I'm running IIS 4.0 and Windows NT 4.0 with Service Pack 6a (SP6a) on a 733 MHz dual-processor system. IIS seems to be running slowly. I've used Performance Monitor to check the disk, memory, processor, and network subsystems, and I haven't found anything unusual. What's causing IIS's slow performance?
When I received this inquiry from a Web hosting company, I thought it unusual that Performance Monitor didn't detect anything odd. Some situations can appear normal unless you know where to look. So, I had my client check a couple of CPU counters again to test a theory. He reported the following information:
% DPC Time: 60
A deferred procedure call (DPC) is an interrupt that requires the processor's attention, which can be delayed while the processor attends to other, more important tasks. A high number of DPCs can indicate that a hardware subsystem, such as a NIC or a drive, isn't performing well. A high number can also indicate poor task allocation in a multiprocessor environment.
In this case, however, a CPU at an average use of 11 percent isn't busy doing anything important. This percentage indicates that interrupts are being generated but for some reason can't be completed. That is, whatever is trying to occur is being blocked. Blocking usually occurs when a Web application issues a call to a component or connector, such as a database query, and that call takes a while to process. In the meantime, the system resource (in this case, a thread) that made the call is waiting for that task to complete before it can resume. In such a situation, processor use is low while queue figures are high because requests get stacked up.

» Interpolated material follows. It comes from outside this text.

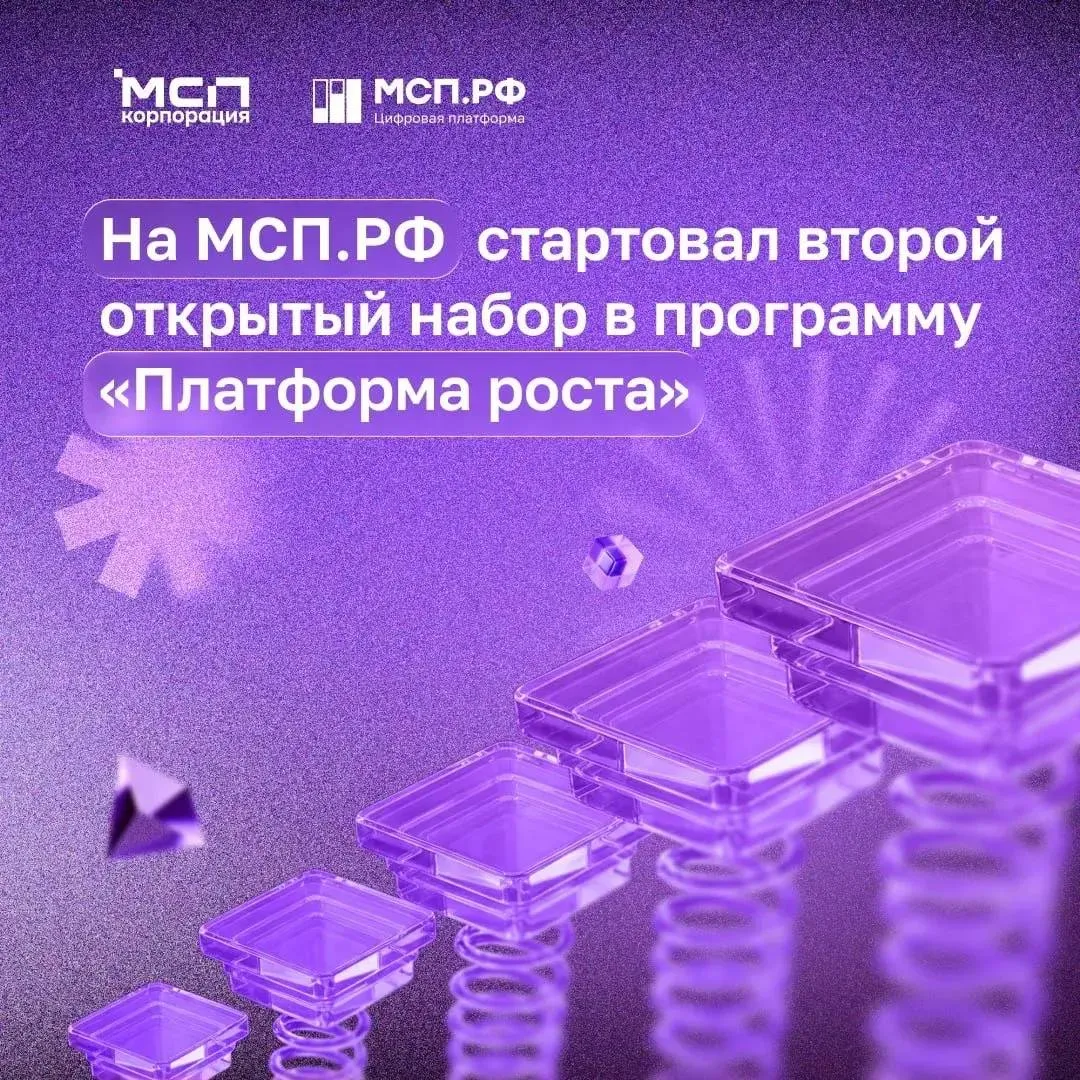 Стартовал второй открытый набор в программу Платформа роста на МСП РФ Платформа роста это комплексная программа поддержки запущенная RWB и АСИ для российских брендов Что дает участие После отбора предприниматели смогут пройти программу акселерации где получат Навыки ведения бизнеса и работы с инструментами продвижения в цифровой среде Механизмы повышения узнаваемости компании и продукции Возможности расширения сбыта и географии продаж Комплексную экспертную поддержку на всех этапах Что было в первом потоке Из 1000 заявок отобрали 150 аутентичных брендов из разных регионов Среди них производители детской одежды мебели товаров для сна и домашнего текстиля Кто может подать заявку   Вы производите товары в одном из 42 регионов действия программы   Ваш бизнес в реестре субъектов МСП   У вас есть зарегистрированный товарный знак и вы работаете под своей маркой   Вы продаете или планируете продавать товары на Wildberries   Вы продаете потребительские товары со сроком годности от 3 месяцев Подать заявку можно онлайн до 26 апреля через специальный сервис на МСП РФ Фото и текст МСП РФ для бизнеса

The job is to find out where the choke point is and relieve it. A common mistake is to beef up the system by adding more memory or more CPUs. However, because the choke point isn't addressed, enhancing the system only makes matters worse because it increases the number of requests without delivering more capacity.
In the case of DPCs, troubleshooting high DPC time is more complex in multiprocessor systems. In some systems, DPCs can stack up on one processor and slow the entire system. By analyzing each processor's activity, you can determine whether DPC interrupts are being symmetrically distributed or assigned to one processor.
If the %Processor Time number is high and the % DPC Time number is greater than 50 percent on that processor, you can benefit from upgrading to a system board that distributes DPC interrupts. If NICs are generating the DPC interrupts, you might be able to spread the load by adding more NICs because each card's processing is usually assigned to a different CPU in a multiprocessor system. You can also make a registry change that lets Windows 2000 or NT distribute DPCs to the least-used processor. (For more information about this registry change, see the Microsoft article "MS Windows NT Server 4.0 Enterprise File Server Scalability and Performance" at http://www.microsoft.com/technet/winnt/winntas/technote/implemntintegra/fsscale.asp. In addition, the Microsoft article "How to Install and Use the Interrupt-Affinity Filter Tool" at http://support.microsoft.com/support/kb/articles/q252/8/67.asp has a processor-interrupt affinity tool for Win2K available for download.)
To resolve this situation, I studied NTFS permissions on the databases in use. Certain files had incorrect permissions that resulted in access errors. By resetting these permissions, I reduced DPC time to an acceptable range.